• **Quoted text**
## begin
Great work, thanks Alexis! Maybe it's time to close out GORA-22 then 
and leave any future things that crop up as new issues. 

Cheers,
Chris

On Oct 1, 2011, at 4:07 AM, Alexis wrote:

> Last revision 1177960 should now fix the thread-safe issue:
> 
> http://svn.apache.org/viewvc/incubator/gora/trunk/gora-cassandra/src/main/java/org/apache/gora/cassandra/store/CassandraStore.java?r1=1177960&r2=1177959&pathrev=1177960
> 
> Please comment on https://issues.apache.org/jira/browse/GORA-22 if
> there is anything else.
> 
> Alexis
> 
> On Sun, Sep 4, 2011 at 10:43 AM, Alexis <[email protected]> wrote:
>> Hi,
>> 
>> I submitted the patch for peer review by just attaching it to the
>> issue: https://issues.apache.org/jira/browse/GORA-22
>> 
>> See this article about concurreny and hashmap to read about the topic:
>> http://www.ibm.com/developerworks/java/library/j-jtp07233/index.html
>> 
>> I ended up calling toArray over the key set to get around the
>> ConcurrentModificationException thrown by defaut with
>> java.util.HashMap when iterating over the keys.
>> 
>> Not that many times I encountered Cassandra crashes and Hector
>> exceptions (usually because of GC triggered by Cassandra daemon?) with
>> my poor 5-year-old laptop while running Nutch parse command, which is
>> very CPU and IO intensive. In mapred-site.xml, see attached config, it
>> worked out when you make the read batch reasonable (400 rows at a
>> time) and try to separate it from the write batch (for example 843
>> written rows per batch) so that they don't happen simultaneously.
## end
• **Exercise prompt**
Write the next part of the Gora mailing-list thread, picking up right after its final sentence. The rows after this point are separate material and have nothing to do with the Gora mailing-list thread.

• **Data shown**
## begin
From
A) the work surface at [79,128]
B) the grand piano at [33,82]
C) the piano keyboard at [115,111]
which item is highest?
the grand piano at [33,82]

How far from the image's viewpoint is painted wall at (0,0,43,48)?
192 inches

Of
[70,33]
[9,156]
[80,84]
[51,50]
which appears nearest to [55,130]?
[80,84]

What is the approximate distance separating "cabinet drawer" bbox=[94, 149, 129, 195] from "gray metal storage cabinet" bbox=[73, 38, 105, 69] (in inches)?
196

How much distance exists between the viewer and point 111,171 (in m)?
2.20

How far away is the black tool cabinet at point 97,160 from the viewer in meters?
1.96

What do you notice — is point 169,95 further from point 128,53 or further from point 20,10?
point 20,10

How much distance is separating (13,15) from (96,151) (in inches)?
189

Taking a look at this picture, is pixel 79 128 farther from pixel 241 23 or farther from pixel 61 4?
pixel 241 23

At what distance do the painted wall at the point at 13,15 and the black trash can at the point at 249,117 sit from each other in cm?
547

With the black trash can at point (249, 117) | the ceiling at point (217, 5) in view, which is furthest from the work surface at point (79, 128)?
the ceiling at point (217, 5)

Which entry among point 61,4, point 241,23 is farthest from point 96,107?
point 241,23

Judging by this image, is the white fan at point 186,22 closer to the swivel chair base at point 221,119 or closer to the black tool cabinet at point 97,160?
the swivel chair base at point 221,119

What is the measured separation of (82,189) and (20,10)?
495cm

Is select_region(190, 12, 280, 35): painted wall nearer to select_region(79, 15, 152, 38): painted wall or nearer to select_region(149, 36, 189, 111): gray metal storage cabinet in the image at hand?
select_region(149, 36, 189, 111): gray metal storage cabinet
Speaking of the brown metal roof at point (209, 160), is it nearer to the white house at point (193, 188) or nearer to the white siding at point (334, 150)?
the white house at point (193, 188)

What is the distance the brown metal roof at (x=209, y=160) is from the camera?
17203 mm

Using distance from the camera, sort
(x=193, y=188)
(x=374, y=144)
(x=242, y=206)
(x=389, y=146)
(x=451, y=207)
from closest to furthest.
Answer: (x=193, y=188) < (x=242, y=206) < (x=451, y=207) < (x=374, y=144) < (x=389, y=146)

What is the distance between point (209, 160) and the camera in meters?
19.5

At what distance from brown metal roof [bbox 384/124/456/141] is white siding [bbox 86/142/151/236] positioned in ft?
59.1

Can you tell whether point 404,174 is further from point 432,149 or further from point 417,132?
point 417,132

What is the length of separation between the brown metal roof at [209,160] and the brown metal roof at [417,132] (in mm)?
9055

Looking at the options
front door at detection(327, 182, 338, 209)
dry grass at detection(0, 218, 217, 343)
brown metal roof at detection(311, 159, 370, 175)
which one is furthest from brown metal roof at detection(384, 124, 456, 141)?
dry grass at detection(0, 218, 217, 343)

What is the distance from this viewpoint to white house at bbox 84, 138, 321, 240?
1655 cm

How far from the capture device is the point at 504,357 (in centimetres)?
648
## end
• **In response**
>> 
>> 
>> Alexis
>> 
>> On Tue, Aug 30, 2011 at 1:24 AM, Alexis <[email protected]> wrote:
>>> Hi Tom,
>>> 
>>> Thanks for testing Nutch 2.0 & Cassandra and reporting the obvious
>>> bug. I must say there is not a very active development and testing on
>>> Gora & Nutch, but at least there is some.
>>> 
>>> 
>>> 1. As regards your ConcurrentModification issue, it looks like it
>>> happens when flushing the store. From your exception stacktrace:
>>> (Line 192 in org.apache.gora.cassandra.store.CassandraStore)
>>>    for (K key: this.buffer.keySet()) {
>>> 
>>> while there are other threads adding new keys to the HashMap:
>>> 
>>> (Line 266)
>>>    this.buffer.put(key, p);
>>> 
>>> "it is not generally permissible for one thread to modify a Collection
>>> while another thread is iterating over it."
>>> 
>>> Let me try to reproduce the bug and fix it with this in mind:
>>> How about introducing some mutex / lock mechanism witch
>>> java.util.concurrent.locks.Lock or easier, using a thread-safe
>>> implementation such as java.util.concurrent.ConcurrentHashMap?
>>> 
>>> 
>>> 2. Regarding the OutOfMemory error, maybe decreasing the flushing
>>> frecuency as described here?
>>> http://techvineyard.blogspot.com/2011/02/gora-orm-framework-for-hadoop-jobs.html#I_O_Frequency
>>> 
>>> I like to use the jvisualvm utility from the JDK that monitors the
>>> memory usage and tells you how this evolves during the execution of
>>> the class...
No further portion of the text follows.